=== PASSAGE SHOWN ===
* start *

MONDAY 29th September 2008

Newsletter Issue 1 - October 2008

Fleur De Lys Publishing is a brand spanking new company formed by author Jude Calvert-Toulmin in order to get her books on shelves as soon as possible rather than waiting a million years for a large busy publishing company to do it for her.

The first novel to be released is by the enigmatic and mysterious Julia (Jude in disguise) and will be available on Amazon within a few weeks. Keep subscribed to this newsletter to be informed when you can buy the book. We will not spam you, all you'll get is a monthly newsletter and an announcement when a new book is released.

We'll tell you if Jude gets on Richard and Judy of course, or invited to Buckingham Palace. Oh yeah, if she wins the Man Booker prize for her 'compendium of filth', as it's already being described, you'll get told about that too. We suggest you tell your mates about this newsletter so they can hear about it from you before anyone else!

The new Fleur De Lys website.

 

Mother-in-Law, Son-in-Law

Mother-in-Law, Son-in-Law is the sexually explicit tale of lonely people trying to find happiness by daring to follow their hearts. Some people shout about finding the wild place, whilst others are quietly swimming in it...

Kate married far too young. Now husband Alex, once the love her life, bores her to tears. He's so busy gardening and watching repeats of Top Gear on the tele, he would never guess about Kate's secret life with her lover Colin.

But gardening and Top Gear can keep a man happy for only so long. Especially with a Mother-in-Law as voluptuous and gorgeous as Julia, a lonely widow who hasn't had sex for five years.

Mother-in-Law, Son-in-Law, by Julia, is due for publication Autumn 2008.

* end *

According to the newsletter, who formed Fleur De Lys Publishing?

(A block of data)
* start *

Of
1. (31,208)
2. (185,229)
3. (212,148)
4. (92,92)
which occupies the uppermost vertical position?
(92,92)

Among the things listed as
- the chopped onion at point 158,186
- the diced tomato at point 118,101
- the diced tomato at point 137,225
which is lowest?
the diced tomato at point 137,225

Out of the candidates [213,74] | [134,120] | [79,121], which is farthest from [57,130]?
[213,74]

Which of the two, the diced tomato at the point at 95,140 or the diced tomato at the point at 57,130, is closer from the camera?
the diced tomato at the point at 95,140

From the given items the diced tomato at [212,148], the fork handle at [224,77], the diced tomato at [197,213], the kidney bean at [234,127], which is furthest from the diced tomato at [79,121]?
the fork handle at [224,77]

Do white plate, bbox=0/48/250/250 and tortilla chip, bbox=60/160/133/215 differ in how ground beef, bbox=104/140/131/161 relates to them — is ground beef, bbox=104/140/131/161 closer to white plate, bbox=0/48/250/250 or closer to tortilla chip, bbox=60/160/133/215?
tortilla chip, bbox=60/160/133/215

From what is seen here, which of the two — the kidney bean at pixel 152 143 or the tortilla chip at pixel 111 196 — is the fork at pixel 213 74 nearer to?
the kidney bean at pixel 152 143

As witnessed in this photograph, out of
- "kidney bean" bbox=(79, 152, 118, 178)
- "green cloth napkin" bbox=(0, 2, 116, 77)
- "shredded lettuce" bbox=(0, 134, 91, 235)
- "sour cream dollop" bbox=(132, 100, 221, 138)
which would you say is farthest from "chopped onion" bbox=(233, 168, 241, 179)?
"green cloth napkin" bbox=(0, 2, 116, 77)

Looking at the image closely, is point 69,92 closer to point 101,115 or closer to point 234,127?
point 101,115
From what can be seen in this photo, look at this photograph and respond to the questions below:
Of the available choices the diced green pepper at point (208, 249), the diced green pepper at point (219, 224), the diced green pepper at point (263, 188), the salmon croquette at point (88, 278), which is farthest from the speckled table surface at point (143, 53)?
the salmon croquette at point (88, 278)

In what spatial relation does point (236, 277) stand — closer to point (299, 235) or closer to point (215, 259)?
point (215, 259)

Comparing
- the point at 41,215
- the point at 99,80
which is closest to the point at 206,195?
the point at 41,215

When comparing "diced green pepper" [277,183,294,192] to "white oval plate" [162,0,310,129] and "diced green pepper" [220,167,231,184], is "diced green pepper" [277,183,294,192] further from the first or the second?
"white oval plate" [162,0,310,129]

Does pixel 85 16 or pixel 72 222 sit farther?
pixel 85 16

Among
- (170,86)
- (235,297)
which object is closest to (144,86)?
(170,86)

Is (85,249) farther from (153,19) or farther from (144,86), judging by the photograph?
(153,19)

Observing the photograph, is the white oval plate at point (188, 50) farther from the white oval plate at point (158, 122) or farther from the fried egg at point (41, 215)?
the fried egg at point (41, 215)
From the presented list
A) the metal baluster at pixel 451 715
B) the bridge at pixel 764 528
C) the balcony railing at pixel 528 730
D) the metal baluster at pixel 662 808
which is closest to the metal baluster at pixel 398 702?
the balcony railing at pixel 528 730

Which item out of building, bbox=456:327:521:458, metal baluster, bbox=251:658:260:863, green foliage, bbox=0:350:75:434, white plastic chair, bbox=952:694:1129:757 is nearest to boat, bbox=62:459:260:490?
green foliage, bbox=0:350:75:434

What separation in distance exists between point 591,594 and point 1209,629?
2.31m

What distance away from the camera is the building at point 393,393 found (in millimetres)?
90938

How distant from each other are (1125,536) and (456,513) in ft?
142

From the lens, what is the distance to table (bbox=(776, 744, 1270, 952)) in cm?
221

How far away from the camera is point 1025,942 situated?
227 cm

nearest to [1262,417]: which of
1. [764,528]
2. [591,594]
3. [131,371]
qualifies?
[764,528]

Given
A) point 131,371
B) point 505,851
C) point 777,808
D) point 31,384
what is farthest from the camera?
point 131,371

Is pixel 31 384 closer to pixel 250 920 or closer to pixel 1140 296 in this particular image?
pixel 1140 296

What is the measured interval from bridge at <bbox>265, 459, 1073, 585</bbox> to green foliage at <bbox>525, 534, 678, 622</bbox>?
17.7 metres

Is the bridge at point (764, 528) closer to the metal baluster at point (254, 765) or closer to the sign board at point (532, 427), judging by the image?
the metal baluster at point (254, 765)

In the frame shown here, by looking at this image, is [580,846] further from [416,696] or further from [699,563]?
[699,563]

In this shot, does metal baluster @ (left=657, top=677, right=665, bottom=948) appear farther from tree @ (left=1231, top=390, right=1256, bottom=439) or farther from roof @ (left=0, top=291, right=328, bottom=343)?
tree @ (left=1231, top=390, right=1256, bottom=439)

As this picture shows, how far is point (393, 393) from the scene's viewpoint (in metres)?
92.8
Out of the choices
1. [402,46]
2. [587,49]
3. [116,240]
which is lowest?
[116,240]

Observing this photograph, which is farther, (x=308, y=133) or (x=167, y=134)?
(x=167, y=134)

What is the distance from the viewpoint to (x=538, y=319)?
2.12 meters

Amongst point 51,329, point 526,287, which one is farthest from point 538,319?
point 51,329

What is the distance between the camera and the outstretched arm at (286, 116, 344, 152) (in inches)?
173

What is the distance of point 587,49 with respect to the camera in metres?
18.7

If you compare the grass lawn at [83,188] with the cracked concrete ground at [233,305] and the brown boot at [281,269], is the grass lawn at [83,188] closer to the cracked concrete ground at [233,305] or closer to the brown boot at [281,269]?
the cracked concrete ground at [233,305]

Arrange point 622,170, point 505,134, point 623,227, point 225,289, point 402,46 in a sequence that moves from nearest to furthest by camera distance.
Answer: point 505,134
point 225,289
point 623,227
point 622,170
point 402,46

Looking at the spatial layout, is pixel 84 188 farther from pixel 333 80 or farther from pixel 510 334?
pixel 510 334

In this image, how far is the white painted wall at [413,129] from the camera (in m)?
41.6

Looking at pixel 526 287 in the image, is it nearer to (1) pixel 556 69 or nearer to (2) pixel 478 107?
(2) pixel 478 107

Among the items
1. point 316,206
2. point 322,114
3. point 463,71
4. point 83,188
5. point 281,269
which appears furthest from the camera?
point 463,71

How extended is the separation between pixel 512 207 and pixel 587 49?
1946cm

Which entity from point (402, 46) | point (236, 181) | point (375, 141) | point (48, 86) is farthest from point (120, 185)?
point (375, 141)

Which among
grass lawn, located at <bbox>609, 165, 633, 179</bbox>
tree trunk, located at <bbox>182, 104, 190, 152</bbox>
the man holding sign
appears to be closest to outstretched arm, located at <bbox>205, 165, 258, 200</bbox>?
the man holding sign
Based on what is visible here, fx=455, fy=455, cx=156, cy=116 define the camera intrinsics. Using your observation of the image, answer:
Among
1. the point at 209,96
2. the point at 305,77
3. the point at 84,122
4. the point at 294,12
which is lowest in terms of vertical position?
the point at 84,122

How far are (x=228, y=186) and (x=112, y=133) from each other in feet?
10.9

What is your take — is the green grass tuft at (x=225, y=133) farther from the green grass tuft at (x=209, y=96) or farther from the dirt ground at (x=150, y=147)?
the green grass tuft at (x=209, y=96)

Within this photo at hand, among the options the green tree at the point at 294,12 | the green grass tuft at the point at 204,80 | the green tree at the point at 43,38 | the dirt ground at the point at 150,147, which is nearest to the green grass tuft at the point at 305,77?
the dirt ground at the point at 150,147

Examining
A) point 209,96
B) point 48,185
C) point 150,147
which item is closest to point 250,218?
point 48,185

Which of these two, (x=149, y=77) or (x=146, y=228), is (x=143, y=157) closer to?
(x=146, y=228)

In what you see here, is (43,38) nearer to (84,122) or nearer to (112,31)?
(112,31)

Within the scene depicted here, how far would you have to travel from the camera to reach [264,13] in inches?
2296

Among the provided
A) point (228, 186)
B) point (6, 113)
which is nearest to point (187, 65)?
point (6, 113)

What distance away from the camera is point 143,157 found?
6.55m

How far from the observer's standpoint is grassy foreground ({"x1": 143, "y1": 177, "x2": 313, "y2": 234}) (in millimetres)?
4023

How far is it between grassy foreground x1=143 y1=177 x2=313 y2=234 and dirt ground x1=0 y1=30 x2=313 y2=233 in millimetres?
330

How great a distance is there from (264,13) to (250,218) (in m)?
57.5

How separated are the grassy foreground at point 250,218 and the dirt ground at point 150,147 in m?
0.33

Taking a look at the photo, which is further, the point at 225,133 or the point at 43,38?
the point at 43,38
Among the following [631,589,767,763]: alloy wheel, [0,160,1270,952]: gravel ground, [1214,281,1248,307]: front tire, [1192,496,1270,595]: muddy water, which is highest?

* end *

=== FINISHED EXERCISE ===
Author Jude Calvert-Toulmin